India is an emerging major power and a stable secular democracy (it's true that Modi has shown some religio-nationalist tendencies, but India's democracy will survive him as ours survived Trump), and thus a much more appropriate partner for us to work with. Pakistan has been providing the Taliban with clandestine assistance for years and is never going to be reliable in helping us against them. Like the even more vile Saudi regime, they are a viper in the bosom.

Beach Bum said...

One of the last real briefings I read before retiring from the military was the utter terror intelligence people had about Pakistan and its nuclear arsenal. Yeah, I know the United States has "lost" a few nukes and that after the collapse of the Soviet Union there were fears that both weapons and nuke material could get stolen from them and end up used by terrorists.

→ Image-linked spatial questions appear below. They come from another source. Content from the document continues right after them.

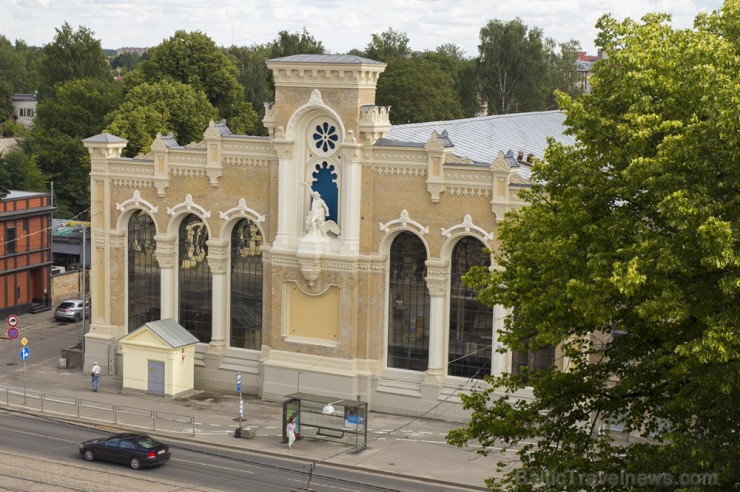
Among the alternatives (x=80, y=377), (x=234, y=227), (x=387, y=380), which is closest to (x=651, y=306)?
(x=387, y=380)

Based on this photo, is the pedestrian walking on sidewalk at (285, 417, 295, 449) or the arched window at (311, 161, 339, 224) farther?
the arched window at (311, 161, 339, 224)

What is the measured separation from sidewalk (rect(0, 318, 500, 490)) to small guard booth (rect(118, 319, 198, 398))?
0.55 m

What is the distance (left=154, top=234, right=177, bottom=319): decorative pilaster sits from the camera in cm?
5288

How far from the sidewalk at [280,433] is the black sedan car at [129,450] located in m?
3.63

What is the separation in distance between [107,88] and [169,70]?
10.5m

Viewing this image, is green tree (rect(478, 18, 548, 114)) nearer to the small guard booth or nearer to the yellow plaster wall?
the yellow plaster wall

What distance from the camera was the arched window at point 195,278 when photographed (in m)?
53.0

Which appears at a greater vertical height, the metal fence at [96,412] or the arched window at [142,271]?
the arched window at [142,271]

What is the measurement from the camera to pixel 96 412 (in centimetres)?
4875

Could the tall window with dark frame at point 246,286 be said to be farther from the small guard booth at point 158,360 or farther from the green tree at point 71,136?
the green tree at point 71,136

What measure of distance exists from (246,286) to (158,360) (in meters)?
4.94

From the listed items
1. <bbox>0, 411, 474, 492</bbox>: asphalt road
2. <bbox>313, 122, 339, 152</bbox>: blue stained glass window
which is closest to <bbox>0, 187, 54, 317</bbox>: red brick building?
<bbox>0, 411, 474, 492</bbox>: asphalt road

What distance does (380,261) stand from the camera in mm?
48844

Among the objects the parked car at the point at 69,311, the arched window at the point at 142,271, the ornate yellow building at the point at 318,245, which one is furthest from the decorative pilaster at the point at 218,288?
the parked car at the point at 69,311
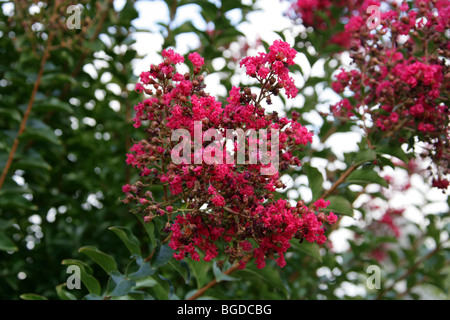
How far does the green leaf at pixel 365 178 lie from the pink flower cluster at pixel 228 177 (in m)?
0.42

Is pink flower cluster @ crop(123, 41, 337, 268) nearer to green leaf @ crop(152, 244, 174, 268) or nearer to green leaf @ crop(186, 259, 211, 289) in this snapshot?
green leaf @ crop(152, 244, 174, 268)

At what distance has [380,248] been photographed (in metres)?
3.90

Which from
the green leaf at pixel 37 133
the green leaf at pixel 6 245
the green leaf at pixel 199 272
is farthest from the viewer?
the green leaf at pixel 37 133

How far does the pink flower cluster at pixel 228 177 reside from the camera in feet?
4.21

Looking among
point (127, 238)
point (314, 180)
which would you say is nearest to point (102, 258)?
point (127, 238)

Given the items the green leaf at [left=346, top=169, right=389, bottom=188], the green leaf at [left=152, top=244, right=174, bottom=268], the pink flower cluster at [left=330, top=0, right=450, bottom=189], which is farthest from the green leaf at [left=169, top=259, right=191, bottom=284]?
the pink flower cluster at [left=330, top=0, right=450, bottom=189]

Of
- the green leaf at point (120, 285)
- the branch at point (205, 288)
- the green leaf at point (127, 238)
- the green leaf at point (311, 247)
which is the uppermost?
the green leaf at point (127, 238)

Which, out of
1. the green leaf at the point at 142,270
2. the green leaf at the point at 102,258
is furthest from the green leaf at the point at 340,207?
the green leaf at the point at 102,258

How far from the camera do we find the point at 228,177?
129cm

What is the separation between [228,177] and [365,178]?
0.75 m

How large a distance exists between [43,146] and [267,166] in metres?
1.82

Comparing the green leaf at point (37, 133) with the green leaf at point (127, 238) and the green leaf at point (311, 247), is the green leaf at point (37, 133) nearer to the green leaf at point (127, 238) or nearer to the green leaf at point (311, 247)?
the green leaf at point (127, 238)

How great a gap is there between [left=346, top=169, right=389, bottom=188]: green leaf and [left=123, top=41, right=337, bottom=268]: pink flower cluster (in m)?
0.42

But everything I read says that there are elements in the Pakistan military that would easily lose a weapon for money or just shits and giggles if the intended target was on that faction's shit list.

Modi sucks but I'd rather have a cozy relationship with India than that nuthouse called Pakistan.

Hackwhackers said...

Infidel -- Good background on Pakistan and their malign activities in the past. Better to cast our lot with a government that at least has a democratic tradition and values. Thanks.

Beach Bum -- You're right, it's a nuthouse with nukes in the hands of some of the most untrustworth people we can imagine. Thanks for your perspective.